Reproduce everything in the letter about the Flint Hill churches from "I can write" down to "you have written.", with "Mennonite" changed to "Amish".

++++ Text passage

HISTORICAL – GENEALOGICAL RESEARCH SERVICE
118 South Delaware Street
SMYRNA, DELAWARE 19977
302-635-8844
April 8, 1984 

Mrs. Thelma Maiorano
14 Haileys Trail
Newark, Delaware 19711

 Dear Mrs. Maiorano:

 First off, I trust, that I have spelled your name correctly.  If not, I apologize, however; the third letter looked like a v yet it had a dot above it - so forgive my misinterpretation.

 From the tone of your letter I really could not understand just exactly what you wanted from me, but I will write about what I think were your intentions.

Flint Hill Methodist Church conjures up two closed and abandoned churches of the same original name.  One of them is in Cecil County, Maryland, near the Delaware line, and the other-renamed Wesley, now a private home, on (Route) 896 out of Newark (Delaware) towards Pennsylvania – both approximately five miles from Newark. The one in Maryland I know about; the other in Delaware I know nothing about.  The one in Maryland has an abandoned cemetery - some of my wife’s relatives were buried there, but I did NOT know, or I do NOT know anything about a cemetery near that one on (Route) 896.

I can write that the so-called Flint Hill Church, whose correct name was Wesley, was closed, it was sold to another denomination – I think the denomination may have been Mennonite or another plain sect.  Just a few years ago it was sold to a private individual who has turned it into a private dwelling. I have driven up (Route) 896 from Smyrna (Delaware) to Lancaster, Pennsylvania for the past thirty-five years, and again in all of that time I never knew that there was a cemetery there.  If that is the Flint Hill Church about which you have written.

In either case of the churches, there are not any cemetery records. METHODIST just did not brother to keep any sort of records, let alone cemetery ones.  From its founding two hundred years ago in 1784 until just prior to the Civil War, Methodist records for 95 percent of the churches in Delaware are non-existent.  Once in a great while some preacher’s grandchild might find that preacher’s records, which he carried with him, and turn the old book, a zerox copy or a typed copy of it over to the State Archives in Dover.  As the Parratt’s Chapel (Museum) repository is only 20 years old we have NOT had any accumulation of old records.

++++++++
++++ Supplied material

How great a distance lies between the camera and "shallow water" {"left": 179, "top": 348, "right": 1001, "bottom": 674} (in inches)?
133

++++++++

◆ **Complete output**:
I can write that the so-called Flint Hill Church, whose correct name was Wesley, was closed, it was sold to another denomination – I think the denomination may have been Amish or another plain sect.  Just a few years ago it was sold to a private individual who has turned it into a private dwelling. I have driven up (Route) 896 from Smyrna (Delaware) to Lancaster, Pennsylvania for the past thirty-five years, and again in all of that time I never knew that there was a cemetery there.  If that is the Flint Hill Church about which you have written.